Editor’s corner

Editor’s corner

  • Issue 62

New rubric – Suggested reading:

ESA members read papers which deal with professional and organisational aspects of our specialty. Our readers are kindly invited to contribute by sending their own recommendations.

In this issue we mention three articles about the impact of reducing residents work hours on patients’ management outcome, as well on their own well-being.

It would seem that the reduction of residents’ work hours in the USA to 80 per week did not have any positive effects on the physicians’ wellbeing and did not produce a decrease in the frequency of burnout syndrome.

The number of working hours for the European resident is now restricted to 48 hours weekly. Does it have any impact on the physician psychological condition? Good question……

Okie S. An elusive balance-residents’ work hours and the continuity of care. New Engl J Med 2007;356:26

Ahmed N et al. A systematic review of the effects of resident duty hour restriction in surgery. Ann Surg 2014;259:1041

Ripp JA et al. The impact of duty hours restrictions on job burnout in internal medicine residents. Acad Med 2015;90:494

 

Letter to the Editor

Ref: Editorial: A sleepy physician or a true partner (ESA Online Newsletter, issue 61)

Anaesthetist – Surgeon, partners who cannot divorce!

Nagappan Kumar | Cardiff Liver Unit, UK
nkumar1402@gmail.com

It is true that great surgical advances have been possible by the sheer perseverance and hard work of dedicated surgeons. It should now be history to consider the surgeon as a technician. He/she should be considered an operating physician. This is especially true in subspecialties like cardiac and liver surgery. A good understanding of physiology is essential to achieve good outcomes in patients.

The success of liver surgery today could in a significant part be attributed to the understanding that the central venous pressure (CVP) should be kept low while the liver is resected. This single concept changed the operative mortality from 15 to 20% in the early 80s to less than 5% in modern liver surgical practice. This is only possible with close collaboration between the surgeon and the anaesthetist.

Although it is a fact that the surgeon gets the kudos for a good surgical outcome, this would not be possible without the entire team. This can perhaps be demonstrated in a personal experience I had with a patient. The liver resection was about to be complete and part of the tumour attached to the inferior vena cava (IVC) was going to be removed with a stapler. The stapler was fired.
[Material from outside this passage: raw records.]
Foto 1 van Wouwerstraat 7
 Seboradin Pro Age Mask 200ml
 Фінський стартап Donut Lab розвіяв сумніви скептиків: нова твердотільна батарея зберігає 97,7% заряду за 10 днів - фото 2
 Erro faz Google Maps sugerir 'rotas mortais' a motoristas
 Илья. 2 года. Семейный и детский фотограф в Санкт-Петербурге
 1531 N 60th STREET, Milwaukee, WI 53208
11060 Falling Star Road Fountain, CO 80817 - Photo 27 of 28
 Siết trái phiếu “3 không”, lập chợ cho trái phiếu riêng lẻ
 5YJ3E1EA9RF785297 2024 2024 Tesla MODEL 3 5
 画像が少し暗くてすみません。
This did not go absolutely smoothly and I suspected that there may be a problem and compressed the IVC with my hand. When the stapler was removed we had a 5 cm linear defect in the IVC. I informed the anaesthetist, who noted no change in the patient’s parameters but was ready to act if need be. The crucial fact was that he did not panic and start giving fluids which would have made matters worse. The nurse was ready with clamps. There was no panic in theatre. We managed to clamp the IVC above and below the liver and along with a Pringle manouevre achieved vascular isolation. The IVC was sutured. This patient did not receive any blood transfusion and did not have any long term consequences. This is a good example of team work. The surgeon could not have achieved the result even if one member of the theatre team panicked and did something inappropriate.

We now operate on patients with many comorbidities and especially elderly patients. Many studies including our own experience has shown that the outcomes in patients over the age of 75 is as good as younger ones. This is due to the diligent preoperative assessment of the patient by the anaesthetist and optimisation of the physiology before the operation. Constant communication during surgery allows the anaesthetist to fine tune the physiology to enable safe surgery.

The role of the anaesthetist extends to the postoperative period as well. Pain relief which is crucial is achieved by expert placement and management of epidural analgesia in patients undergoing liver surgery. We have shown that the failure rates are low and it allows quicker recovery of patients following liver surgery. This was largely due to the placement of catheters by dedicated liver anaesthetists and management of the catheters and pain relief by a pain team led by an anaesthetist.

It is safe to say that in modern surgical practice the need for a good anaesthetist to choreograph the physiology of the patient is of paramount importance. The surgeon and the anaesthetists are partners who can never contemplate a divorce!